Fed. Trade Comm'n v. Hornbeam Special Situations, LLC

391 F. Supp. 3d 1218
CourtDistrict Court, N.D. Georgia
DecidedJuly 24, 2019
DocketCASE NO. 1:17-CV-03094-WMR
StatusPublished
Cited by1 cases

This text of 391 F. Supp. 3d 1218 (Fed. Trade Comm'n v. Hornbeam Special Situations, LLC) is published on Counsel Stack Legal Research, covering District Court, N.D. Georgia primary law. Counsel Stack provides free access to over 12 million legal documents including statutes, case law, regulations, and constitutions.

Bluebook
Fed. Trade Comm'n v. Hornbeam Special Situations, LLC, 391 F. Supp. 3d 1218 (N.D. Ga. 2019).

Opinion

WILLIAM M. RAY, II, United States District Court Judge

This case comes before the Court on Defendants' respective Motions to Dismiss [Docs. 225, 226, 227, 228, 229, 232, and 233]. Upon consideration of the arguments presented by the parties, the applicable law, and all appropriate matters of record, the Court finds and rules as follows.

I. BACKGROUND

In its Second Amended Complaint [Doc. 223], the Federal Trade Commission ("FTC") brings suit against three categories1 of defendants:

1. Hornbeam Parties -Hornbeam Special Situations, LLC; Cardinal Points Holdings, LLC; Cardinal Points Management, LLC d/b/a Clear Compass Digital Group; and Gyroscope Management Holdings, LLC (corporate entities together, the "Hornbeam Entities"); and individual Defendants Patricia Robinson, as Executor for the estate of Jerry L. Robinson, Earl G. Robinson, Mark Ward, and James McCarter.
2. EDP Parties -EDebitPay, LLC; Platinum Online Group, LLC d/b/a Premier Membership Clubs; and clickXchange Media (corporate entities *1221together, the "EDP Entities").

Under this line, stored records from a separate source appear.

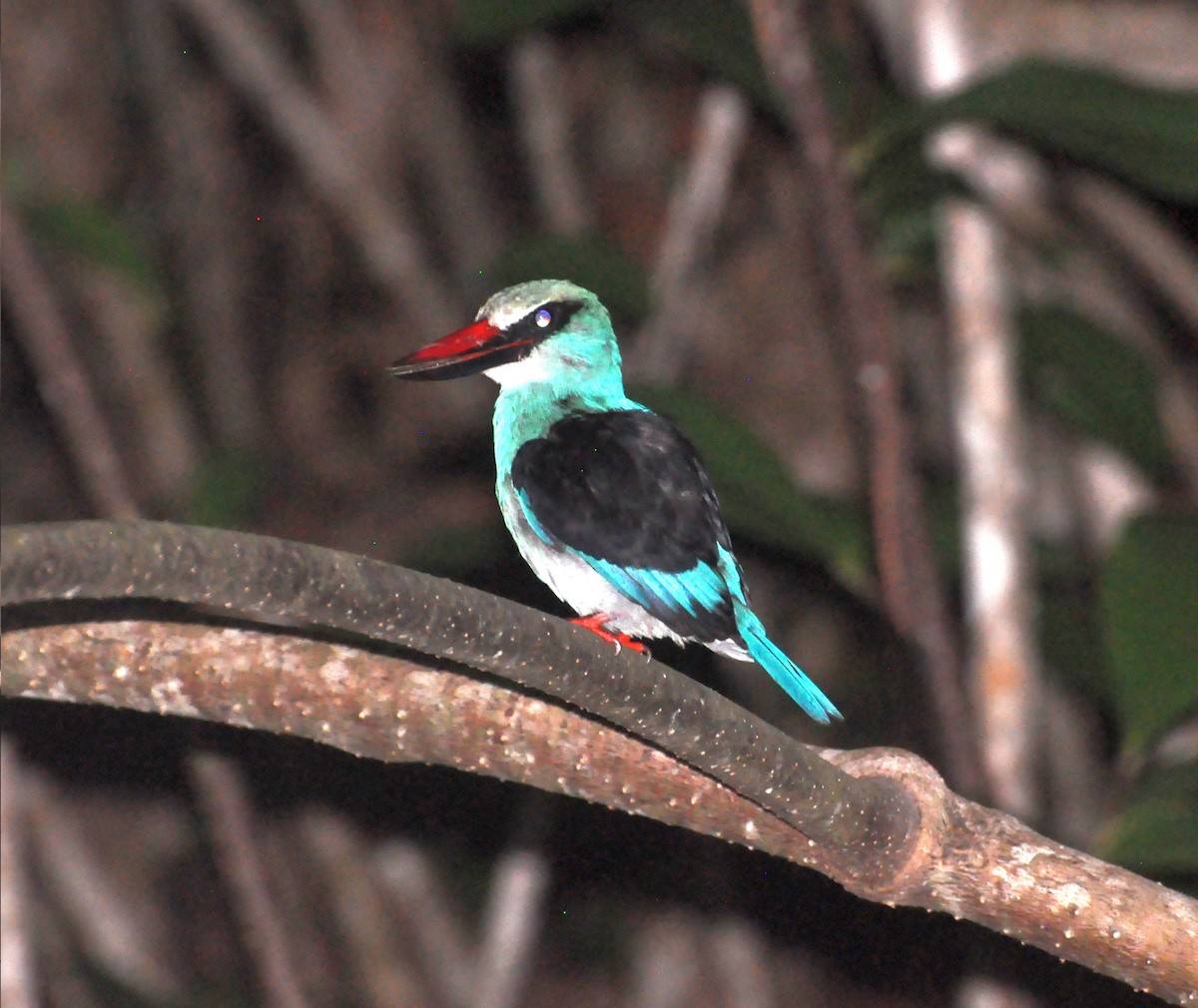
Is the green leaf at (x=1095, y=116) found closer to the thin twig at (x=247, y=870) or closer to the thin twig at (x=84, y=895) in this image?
the thin twig at (x=247, y=870)

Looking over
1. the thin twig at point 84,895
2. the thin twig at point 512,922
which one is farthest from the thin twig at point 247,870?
the thin twig at point 84,895

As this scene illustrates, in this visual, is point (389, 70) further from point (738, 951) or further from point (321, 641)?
point (321, 641)

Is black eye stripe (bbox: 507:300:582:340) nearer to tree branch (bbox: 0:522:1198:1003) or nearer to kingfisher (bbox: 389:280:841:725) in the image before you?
kingfisher (bbox: 389:280:841:725)

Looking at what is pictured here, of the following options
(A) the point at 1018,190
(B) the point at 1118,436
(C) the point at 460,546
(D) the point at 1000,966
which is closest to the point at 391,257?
(C) the point at 460,546

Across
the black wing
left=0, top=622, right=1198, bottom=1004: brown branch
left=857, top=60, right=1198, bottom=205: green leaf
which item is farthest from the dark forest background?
left=0, top=622, right=1198, bottom=1004: brown branch

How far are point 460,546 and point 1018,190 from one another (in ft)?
6.29

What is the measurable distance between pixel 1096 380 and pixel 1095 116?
78 cm

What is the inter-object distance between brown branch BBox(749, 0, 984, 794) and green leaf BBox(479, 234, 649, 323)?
0.85m

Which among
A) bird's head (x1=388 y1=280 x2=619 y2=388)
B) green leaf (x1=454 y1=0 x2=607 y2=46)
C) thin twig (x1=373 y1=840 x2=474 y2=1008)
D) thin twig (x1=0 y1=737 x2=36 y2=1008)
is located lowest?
thin twig (x1=373 y1=840 x2=474 y2=1008)

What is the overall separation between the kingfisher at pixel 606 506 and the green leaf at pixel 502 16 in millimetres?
1093

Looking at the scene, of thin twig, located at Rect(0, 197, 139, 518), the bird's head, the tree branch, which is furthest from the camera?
thin twig, located at Rect(0, 197, 139, 518)

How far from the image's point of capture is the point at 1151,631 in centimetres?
307

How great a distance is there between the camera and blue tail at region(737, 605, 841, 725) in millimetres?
2764

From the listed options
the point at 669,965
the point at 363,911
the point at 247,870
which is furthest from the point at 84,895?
the point at 669,965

Also included are individual Defendants Dale Paul Cleveland and William R. Wilson.2
3. iStream Parties -iStream Financial Services, Inc., along with Kris Axberg and Richard Joachim.

In its Complaint, the FTC alleges violations of the Federal Trade Commission Act ("FTC Act"), 15 U.S.C. §§ 53(b) and 57b, the Restore Online Shoppers' Confidence Act ("ROSCA"), 15 U.S.C. § 8401 et seq. , and the Telemarketing and Consumer Fraud and Abuse Prevention Act ("Telemarketing Act"), 15 U.S.C. §§ 6101 - 6108 [Doc. 223 ¶ 1]. The Complaint describes a scheme by which Defendants acquired the financial information of subprime customers and made unauthorized debits to their bank accounts to pay for online coupons that went largely unused [Doc. 223 ¶ 43-45]. The EDP Parties operated this scheme from July 2010 to September 2013 [Doc. 223 ¶ 25] before selling the operation to the Hornbeam parties, which operated the scheme until June 2016 [Doc. 223 ¶ 32-33]. Throughout this time, the iStream Parties played an essential role in the scheme, providing payment processing to the other Defendants despite knowing about high return rates for electronic checks and frequent customer complaints [Doc. 223 ¶ 83-99].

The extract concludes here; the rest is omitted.